Alibaba, the Chinese e-commerce giant, has agreed to pay $600 million to settle a U.S. investigation into the sale of illegal drugs and controlled substances through its online marketplaces — a rare, large penalty against a major Chinese company and a signal of Washington's growing scrutiny of the platforms that move goods into the United States.
The settlement
The agreement, announced by the Justice Department, resolves allegations against Alibaba and an affiliated U.S. payments company over sales that regulators say the platforms failed to stop, Al Jazeera reported. According to the department, the $600 million is split between criminal penalties and forfeitures across the two entities, the Justice Department said. The companies entered non-prosecution agreements — accepting responsibility for the conduct described by prosecutors without pleading guilty to a crime — and agreed to a period of independent compliance monitoring.
What prosecutors alleged
The government said that, over a span of years, the platforms facilitated tens of thousands of sales of illegal pharmaceuticals, controlled substances and related items — including equipment used to make pills — with a combined value in the hundreds of millions of dollars, as The Washington Post reported. Investigators said the companies' safeguards, including checks meant to screen out illicit sellers, fell short, allowing merchants to reach U.S. customers.
Alibaba's response
Alibaba framed the resolution as the end of a regulatory process it had cooperated with.
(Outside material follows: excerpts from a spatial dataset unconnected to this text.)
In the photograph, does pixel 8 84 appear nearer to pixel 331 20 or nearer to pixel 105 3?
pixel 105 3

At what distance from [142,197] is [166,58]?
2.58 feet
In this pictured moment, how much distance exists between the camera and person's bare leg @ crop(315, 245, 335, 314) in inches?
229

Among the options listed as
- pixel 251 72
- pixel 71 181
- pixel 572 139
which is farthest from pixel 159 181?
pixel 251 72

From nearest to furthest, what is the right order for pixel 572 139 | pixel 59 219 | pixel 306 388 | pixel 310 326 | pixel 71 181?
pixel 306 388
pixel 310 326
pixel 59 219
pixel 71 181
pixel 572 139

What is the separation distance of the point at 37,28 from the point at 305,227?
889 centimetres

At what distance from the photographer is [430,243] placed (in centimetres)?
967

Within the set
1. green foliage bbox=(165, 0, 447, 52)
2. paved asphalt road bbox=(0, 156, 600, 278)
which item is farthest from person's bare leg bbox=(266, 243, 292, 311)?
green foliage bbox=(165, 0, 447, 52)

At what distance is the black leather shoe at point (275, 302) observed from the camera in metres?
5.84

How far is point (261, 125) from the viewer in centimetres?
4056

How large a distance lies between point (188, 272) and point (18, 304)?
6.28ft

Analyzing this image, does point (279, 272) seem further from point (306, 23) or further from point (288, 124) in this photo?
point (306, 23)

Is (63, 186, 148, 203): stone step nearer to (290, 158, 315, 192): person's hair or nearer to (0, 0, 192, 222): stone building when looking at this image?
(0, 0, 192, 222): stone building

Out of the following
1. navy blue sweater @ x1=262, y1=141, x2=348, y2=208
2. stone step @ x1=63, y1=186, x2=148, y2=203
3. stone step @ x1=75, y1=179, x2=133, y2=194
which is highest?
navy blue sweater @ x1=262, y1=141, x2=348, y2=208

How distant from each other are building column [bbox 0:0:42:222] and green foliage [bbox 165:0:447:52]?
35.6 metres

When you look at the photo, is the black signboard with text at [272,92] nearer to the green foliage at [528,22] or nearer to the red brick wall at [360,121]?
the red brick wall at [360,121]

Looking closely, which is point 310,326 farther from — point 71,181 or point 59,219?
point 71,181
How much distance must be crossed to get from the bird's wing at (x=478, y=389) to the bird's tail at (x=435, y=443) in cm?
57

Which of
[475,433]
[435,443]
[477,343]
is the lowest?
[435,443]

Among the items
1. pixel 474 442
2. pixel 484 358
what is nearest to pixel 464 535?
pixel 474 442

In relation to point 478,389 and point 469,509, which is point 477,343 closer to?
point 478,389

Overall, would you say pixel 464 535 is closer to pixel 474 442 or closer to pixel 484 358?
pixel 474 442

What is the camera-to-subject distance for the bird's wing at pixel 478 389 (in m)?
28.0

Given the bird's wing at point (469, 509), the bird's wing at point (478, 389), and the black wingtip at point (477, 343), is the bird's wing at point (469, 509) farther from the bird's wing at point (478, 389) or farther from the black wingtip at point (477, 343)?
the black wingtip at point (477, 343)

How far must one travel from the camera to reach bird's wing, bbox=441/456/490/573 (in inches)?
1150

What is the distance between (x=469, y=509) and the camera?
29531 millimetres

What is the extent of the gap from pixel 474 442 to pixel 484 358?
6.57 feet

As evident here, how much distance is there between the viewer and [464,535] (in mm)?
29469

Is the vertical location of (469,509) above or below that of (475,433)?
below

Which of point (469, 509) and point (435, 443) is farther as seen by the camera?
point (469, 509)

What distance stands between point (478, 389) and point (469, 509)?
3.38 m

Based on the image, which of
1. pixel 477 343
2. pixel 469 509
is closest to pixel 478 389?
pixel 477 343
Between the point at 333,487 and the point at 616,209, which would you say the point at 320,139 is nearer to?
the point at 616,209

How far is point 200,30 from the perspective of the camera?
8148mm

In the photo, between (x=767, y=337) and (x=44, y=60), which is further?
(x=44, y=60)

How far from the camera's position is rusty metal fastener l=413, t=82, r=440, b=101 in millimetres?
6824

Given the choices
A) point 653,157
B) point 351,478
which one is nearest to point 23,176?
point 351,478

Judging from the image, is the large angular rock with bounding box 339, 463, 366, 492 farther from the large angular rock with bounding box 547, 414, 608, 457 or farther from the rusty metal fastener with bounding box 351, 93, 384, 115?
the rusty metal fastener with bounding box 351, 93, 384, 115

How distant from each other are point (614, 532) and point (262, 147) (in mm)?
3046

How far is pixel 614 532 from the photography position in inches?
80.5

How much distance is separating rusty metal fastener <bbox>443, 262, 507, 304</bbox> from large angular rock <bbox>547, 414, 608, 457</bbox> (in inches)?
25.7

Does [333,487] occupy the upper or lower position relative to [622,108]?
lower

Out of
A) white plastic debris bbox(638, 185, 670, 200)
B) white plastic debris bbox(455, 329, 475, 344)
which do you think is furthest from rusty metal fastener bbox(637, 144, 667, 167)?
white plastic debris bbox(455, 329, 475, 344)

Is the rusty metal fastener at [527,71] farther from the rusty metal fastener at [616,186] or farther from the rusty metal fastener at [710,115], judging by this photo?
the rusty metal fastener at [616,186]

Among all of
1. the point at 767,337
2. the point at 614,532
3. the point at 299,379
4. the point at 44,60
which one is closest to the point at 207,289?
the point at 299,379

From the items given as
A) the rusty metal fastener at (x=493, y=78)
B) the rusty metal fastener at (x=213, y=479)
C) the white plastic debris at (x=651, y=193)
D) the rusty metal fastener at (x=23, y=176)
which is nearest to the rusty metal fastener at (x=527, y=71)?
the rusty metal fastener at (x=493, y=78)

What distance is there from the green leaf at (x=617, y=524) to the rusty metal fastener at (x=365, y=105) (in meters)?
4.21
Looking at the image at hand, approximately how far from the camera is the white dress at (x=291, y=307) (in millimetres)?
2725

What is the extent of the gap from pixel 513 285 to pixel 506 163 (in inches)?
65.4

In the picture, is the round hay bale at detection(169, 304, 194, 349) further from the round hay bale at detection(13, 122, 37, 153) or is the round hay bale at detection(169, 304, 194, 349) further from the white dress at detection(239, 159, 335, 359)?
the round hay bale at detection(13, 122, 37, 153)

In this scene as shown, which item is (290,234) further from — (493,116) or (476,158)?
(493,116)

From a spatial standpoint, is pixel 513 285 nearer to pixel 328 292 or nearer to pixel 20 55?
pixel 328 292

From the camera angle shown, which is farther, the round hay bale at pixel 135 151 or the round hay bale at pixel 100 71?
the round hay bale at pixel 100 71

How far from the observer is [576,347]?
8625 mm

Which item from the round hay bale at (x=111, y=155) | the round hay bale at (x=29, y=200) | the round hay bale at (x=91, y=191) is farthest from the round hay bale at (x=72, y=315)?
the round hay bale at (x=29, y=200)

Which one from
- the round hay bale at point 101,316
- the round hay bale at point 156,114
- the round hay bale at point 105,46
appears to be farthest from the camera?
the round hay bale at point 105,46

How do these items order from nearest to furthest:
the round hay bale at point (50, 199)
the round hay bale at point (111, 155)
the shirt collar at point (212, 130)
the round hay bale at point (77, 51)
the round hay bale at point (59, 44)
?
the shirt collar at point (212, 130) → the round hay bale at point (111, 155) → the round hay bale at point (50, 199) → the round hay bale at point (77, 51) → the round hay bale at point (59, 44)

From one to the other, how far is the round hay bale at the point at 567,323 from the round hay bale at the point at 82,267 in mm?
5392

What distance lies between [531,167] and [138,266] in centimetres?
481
The settlement "reflects a thorough regulatory process with Alibaba's full cooperation and our commitment to best-in-class standards of control, policies, and measures against non-compliant product sales," the company said in a statement quoted by Al Jazeera.
The bigger picture
The case lands amid heightened U.S. concern over how e-commerce platforms police what moves across them — especially drugs and the chemical precursors used to make fentanyl — and amid broader tension between Washington and Beijing over trade and technology. For Alibaba, the payment closes a legal cloud; for U.S. regulators, it is a marker that they intend to hold global marketplaces accountable for what is sold on them.